The comments typically imply that Romney is a clone of President Bush. On Monday, Obama's remark looked some eight decades further back, to the White House administrations of other low-tax Republicans: Warren Harding and Calvin Coolidge.

But what, exactly, was Obama alleging, and is it true? The quick answer is: It depends on what Obama meant.

The zinger came at the end of a string of other accusations, and Obama offered no further elaboration on it, leaving it unclear exactly what he was suggesting.

But the most obvious parallel between Republican leaders in the 1920s and Mr. Romney is the theme of low taxes and light regulation.
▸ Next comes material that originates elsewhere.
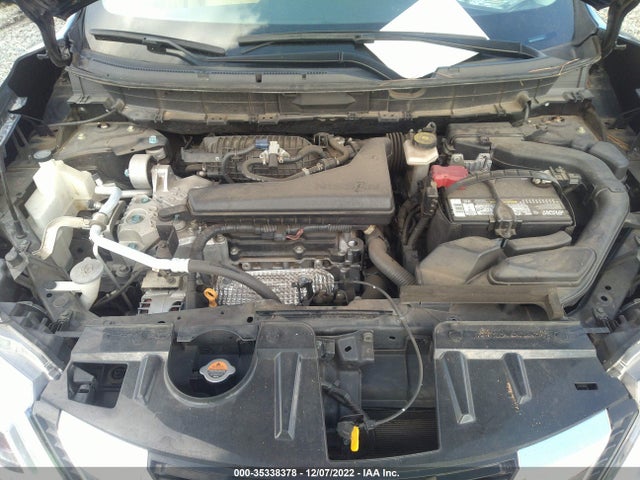 Nissan ROGUE S 2017 JN8AT2MT7HW389048 Image 10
Obama's implication is probably that things didn't work out so well then, with the Wall Street crash and the Great Depression starting at the end of the decade under another Republican, Herbert Hoover (inaugurated in 1929). So we might not want to elect someone advocating the same path now.

Yet if that is what Obama was saying, the allegation is problematic. Many economic historians suggest that those policies did not set the stage for the Great Depression. Rather, the economists point largely to a different factor: harmful monetary conditions. In short, the Federal Reserve's tight rein on money was a precipitating factor, which then interacted with other problems (including bank runs and a poor fiscal response to the downturn) that worsened the economy.
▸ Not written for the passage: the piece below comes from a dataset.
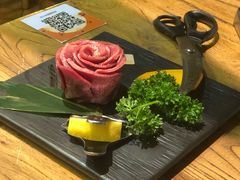 -黑牛の店·和牛烧肉(合生汇店)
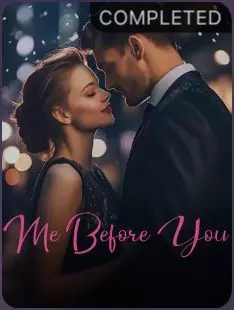 Me Before You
Now, if Obama was making that more nuanced point, he might be on firmer ground. He could argue that Romney as president would use his power of appointment to steer the Federal Reserve in a direction of tight monetary policy – repeating mistakes seen in the 1920s and 1930s.

For example, most economists who do forecasting for the nation's businesses support the Fed's current policy of "quantitative easing" – purchasing US bonds in an attempt to lower their value and encourage investors to invest their money elsewhere, boosting the private-sector economy. But Romney has said that he's not a fan of quantitative easing. And he has said he would not reappoint Ben Bernanke as Fed chairman when Mr. Bernanke's term expires in 2014.

But is Romney really a throwback to Harding, Coolidge, and Hoover?

Certainly, there are some parallels. At the beginning of the '20s, the decade certainly wasn't roaring. When Harding was elected in 1920, the nation was in deep economic trouble prompted by the end of World War I. Federal spending had plunged, consumer prices were deflated, and unemployment was high. Harding called for a "return to normalcy."